What is a Summer for but Daydreaming, Play, and Rest? July 08 2016

In the early chapters of the American classic, Tom Sawyer by Mark Twain, we find young Tom out in the woods near his home, playacting with his friends the legendary tales of Robin Hood: robbing from the rich, giving to the poor, avoiding the deadly arrows of the Sheriff of Nottingham, tricking the upper classes with clever stunts and disguises, and swooning in love for Maid Marian.

It is summer time when Tom takes on this concentrated fantasy and larks around among the trees with his pals, transformed through imagination alone into Sherwood Forest hundreds of years in the past. There is no school to interfere with this important agenda. Chores are a minor annoyance to be dispatched to get on with the real stuff of life: Play. We are, as the poet Schiller indicated, the most human when we are at play.
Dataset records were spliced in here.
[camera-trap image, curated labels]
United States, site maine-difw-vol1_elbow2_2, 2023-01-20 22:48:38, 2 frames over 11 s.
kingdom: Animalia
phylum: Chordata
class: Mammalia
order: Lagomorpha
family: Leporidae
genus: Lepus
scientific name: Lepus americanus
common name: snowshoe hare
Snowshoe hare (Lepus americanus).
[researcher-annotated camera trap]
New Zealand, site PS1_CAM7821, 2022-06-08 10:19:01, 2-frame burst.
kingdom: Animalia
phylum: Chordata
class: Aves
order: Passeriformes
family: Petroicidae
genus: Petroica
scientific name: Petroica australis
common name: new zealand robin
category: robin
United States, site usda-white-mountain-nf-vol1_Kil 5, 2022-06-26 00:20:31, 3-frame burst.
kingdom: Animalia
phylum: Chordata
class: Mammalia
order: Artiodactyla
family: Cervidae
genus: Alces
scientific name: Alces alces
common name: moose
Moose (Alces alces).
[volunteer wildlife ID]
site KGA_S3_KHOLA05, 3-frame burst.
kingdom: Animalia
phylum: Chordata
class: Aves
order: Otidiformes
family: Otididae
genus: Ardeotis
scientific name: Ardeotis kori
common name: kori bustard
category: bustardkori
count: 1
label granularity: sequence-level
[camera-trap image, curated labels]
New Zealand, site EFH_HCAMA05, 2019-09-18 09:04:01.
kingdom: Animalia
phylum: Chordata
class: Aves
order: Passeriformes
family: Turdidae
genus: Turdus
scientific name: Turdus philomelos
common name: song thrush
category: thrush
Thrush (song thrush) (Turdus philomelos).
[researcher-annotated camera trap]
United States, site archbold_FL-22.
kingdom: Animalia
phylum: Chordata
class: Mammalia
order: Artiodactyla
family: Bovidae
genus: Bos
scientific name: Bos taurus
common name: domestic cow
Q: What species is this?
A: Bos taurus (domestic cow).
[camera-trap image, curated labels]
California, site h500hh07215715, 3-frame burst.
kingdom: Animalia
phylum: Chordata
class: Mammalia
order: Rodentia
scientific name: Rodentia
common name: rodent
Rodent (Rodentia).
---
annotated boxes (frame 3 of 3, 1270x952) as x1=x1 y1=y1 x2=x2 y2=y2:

And summertime is the very time to play often and play diligently! With the warmth of the sun and the mighty, teeming forces of growth all around us, taking time to drink in sunlight and smell the rich scents of the burgeoning Earth restores the soul like nothing else can.

Giving young people lots of time to sit and read a book, or throw twigs in a stream, or swing legs over a porch or a dock, to sing softly to one’s self while thinking of nothing in particular, is a gift for life of relaxing, pondering, hanging out with the family or with friends.  Growth, contemplation, and swinging through the warm summer days are what we all want once the weather turns warm.


The singer-songwriter, Dave Mallet, originally from Maine, wrote a song about haying in the summer that sums it up nicely:
When the raspberry bursts from the woodbine
When the summer lies close to the ground
When the porch is the cool place where all boys should sleep
When the brook in the hollow dies down...
It’s the time of clover and killdeer
It’s the time when the earth does her best,                                                            
It’s when all men are strong and
You know when to rise and you know when to rest
In the cool of the evening I perch on the load
And let the wagon wind blow through my hair
And I count all the stars and I talk to the moon
And I sing to myself in the sweet summer air.

So, everyone, let the summer in: wade in a stream barefoot, play Pooh sticks from a bridge over that stream, walk through a meadow filled with grass and blossoms, notice the brave flowers that grow through the cracks in the sidewalk, bounce a ball against a wall, sit in the shade, and idle a bit while talking about significant details of ordinary life. School is done and leisure time is here. Lounge a little while and play. Play. Play. Play!